Wells at the field will cost $60 million to $100 million for the most complex wells, compared to current Prudhoe Bay costs of $6-$8 million per well, he said, and will take 90 to 120 days to drill, compared to a current average of 20 days at Prudhoe Bay.

The flank wells — those targeting the oil rim — can test communication in the reservoir, Haymes said. If those wells are in communication with the more central wells, they can be used for injection and production could be doubled or tripled quickly.

Results from earlier drilling are conflicting, with variation in reservoir size, he said, and drilling won’t tell us much; what is needed is production.

Haymes said some information would come quickly from the work proposed in the 23rd plan of development.

By monitoring reservoir pressure from the flank wells, “within six weeks of production we will know whether we have a small tank (connected reservoir) at Point Thomson or not. And if we have a small tank, we’ve all got a problem. But in six weeks we’ll know that after turning on production,” he said.

Strictly theoretical

Vince LeMieux, Chevron’s manager of Alaska new ventures, told legislators he looked at DNR’s summary of the PetroTel report, and “the work that was done there was strictly theoretical.”

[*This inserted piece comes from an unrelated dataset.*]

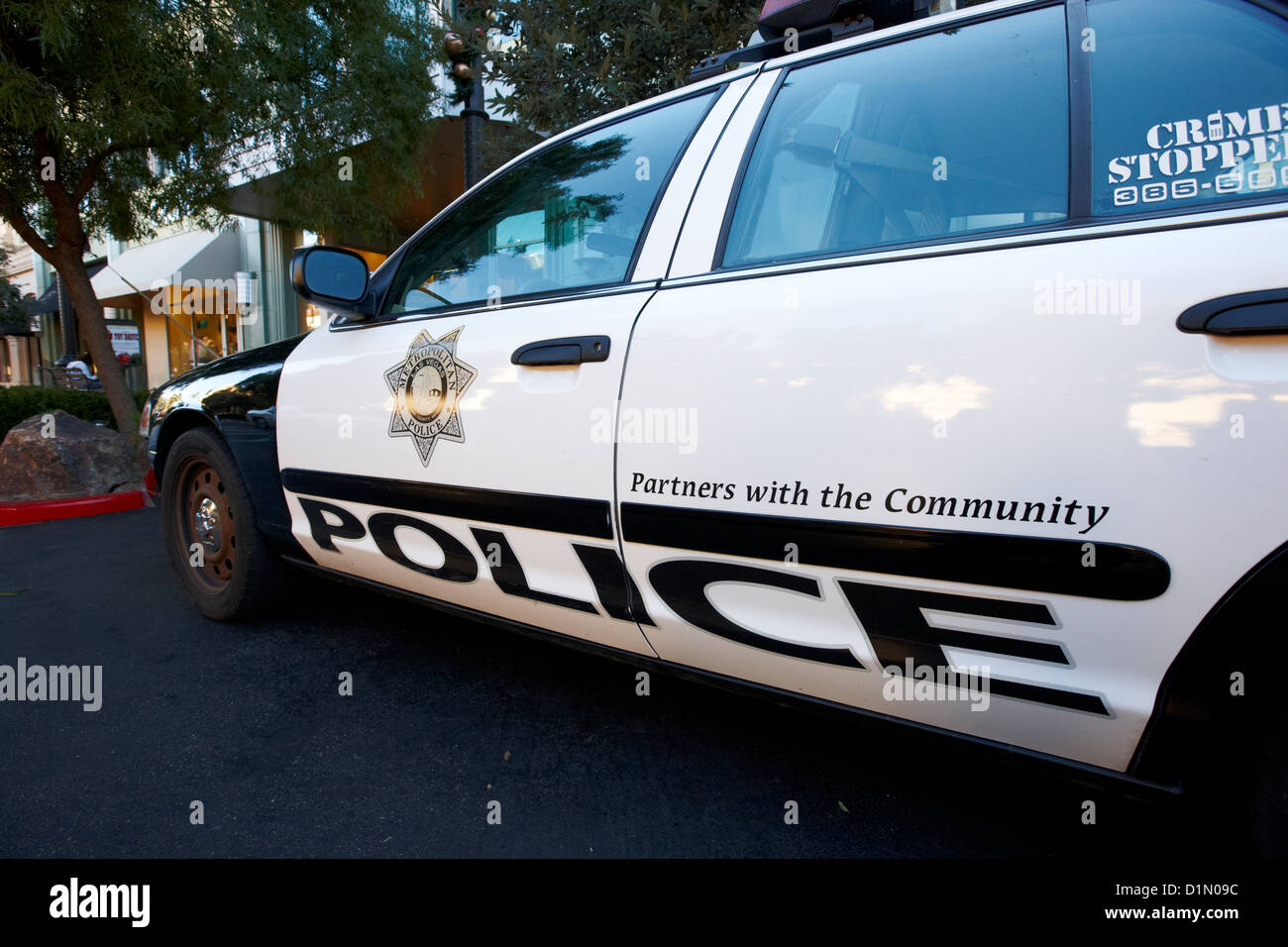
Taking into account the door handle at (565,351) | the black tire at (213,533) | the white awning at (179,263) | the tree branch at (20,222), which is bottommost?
the black tire at (213,533)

“It’s not that the work is wrong,” he said, but it doesn’t take into consideration economics or factors like location and type of wells, and “reaches a conclusion that is very optimistic, both in the original hydrocarbons that are in place but particularly in the recoverable hydrocarbons.”

What the report doesn’t address, he said is “the practical recoverable reserve that you could get to.”

As for another Alpine at Point Thomson, LeMieux said “incremental recoverable liquids at Point Thomson are substantially less than 500 million barrels,” and if you accelerate Prudhoe Bay gas because Point Thomson has been taken off the table, “you may actually end up with less oil produced on the slope as a result of this.”

There has also been reference to seismic data providing evidence of field continuity, he said. “What you’re really worried about in the continuity of the field is how the rocks are put together — the stratigraphy, the actual detail within the reservoir. And you can’t access that from seismic.

“You can learn more about the structure; you can learn something about the faulting, but you’re not going to — in this case — learn about the stratigraphy, which is absolutely critical to understanding how this field will be developed.”